# sys.stdout.write("Hello World!")
# sys.stdout.flush()
アキ――!
ミキは串刺しにされたアキを見上げて、思わず叫んだ。
「ミキ……これで、いいんだよ」
「馬鹿言うな!」
深淵なるものはその右肩から腰まで刃が入っていた。どう見ても即死級のダメージである。
『よくやりましたね』
彼女はそう言い、くずおれる。アキも槍ごと投げ出された。ミキは槍を突き立てられたままのアキを抱きかかえ、その頬を何度も叩いた。
「触覚ないんだってば。視界が揺れるだけだから、やめてくれない?」
力なく抗議するアキの頭を、ミキが抱えた。
「八木博士、なぜアキを」
『心配には……及びません』
八木の姿に戻った深淵なるものは、微笑んだ。
『私が消えれば、すべての約束は、履行されます』
「犠牲を防げるんだね……」
アキの両目の青い光が薄れていく。
『……そうです』
八木の言葉には力がなく――そしてそのまま光と化した。
「アキ! アタシを置いていくなよ!」
「だいじょうぶ……。
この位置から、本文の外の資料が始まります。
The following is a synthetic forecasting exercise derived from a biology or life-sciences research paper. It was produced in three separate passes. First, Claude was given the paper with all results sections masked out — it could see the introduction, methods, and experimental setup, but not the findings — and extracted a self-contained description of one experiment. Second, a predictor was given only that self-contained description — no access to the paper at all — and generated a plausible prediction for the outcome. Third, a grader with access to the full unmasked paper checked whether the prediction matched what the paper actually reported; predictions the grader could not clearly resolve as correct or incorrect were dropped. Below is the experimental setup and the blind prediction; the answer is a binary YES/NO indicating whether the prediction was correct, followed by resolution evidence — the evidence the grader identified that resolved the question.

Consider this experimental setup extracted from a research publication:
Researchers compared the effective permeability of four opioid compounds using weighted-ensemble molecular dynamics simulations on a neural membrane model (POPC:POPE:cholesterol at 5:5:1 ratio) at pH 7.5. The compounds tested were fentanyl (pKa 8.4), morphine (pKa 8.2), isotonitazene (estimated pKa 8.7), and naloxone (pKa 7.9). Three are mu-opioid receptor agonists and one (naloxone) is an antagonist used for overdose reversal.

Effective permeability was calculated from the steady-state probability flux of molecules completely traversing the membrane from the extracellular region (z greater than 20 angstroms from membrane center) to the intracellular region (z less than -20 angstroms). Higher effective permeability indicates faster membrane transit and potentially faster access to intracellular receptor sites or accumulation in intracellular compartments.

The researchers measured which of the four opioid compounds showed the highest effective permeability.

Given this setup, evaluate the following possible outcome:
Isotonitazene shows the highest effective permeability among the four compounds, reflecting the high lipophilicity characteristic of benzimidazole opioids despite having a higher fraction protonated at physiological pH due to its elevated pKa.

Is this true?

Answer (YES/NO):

ちょっと、再起動、してくるね」
「馬鹿、寝ぼけてるのか!」
「眠たいってのは、こんな感じ……なのかなぁ?」
「アキ! ダメだ、起きろ。目を覚ませ!」
ミキはアキの胸に刺さった槍を引き抜いて捨てる。血が噴き出ることはない。ただ、光があふれるだけだ。
視界が光で埋め尽くされそうになったその瞬間、ミキは見た。
「まさか――」
ミキが見たのは、光に消えていく地球の姿だった。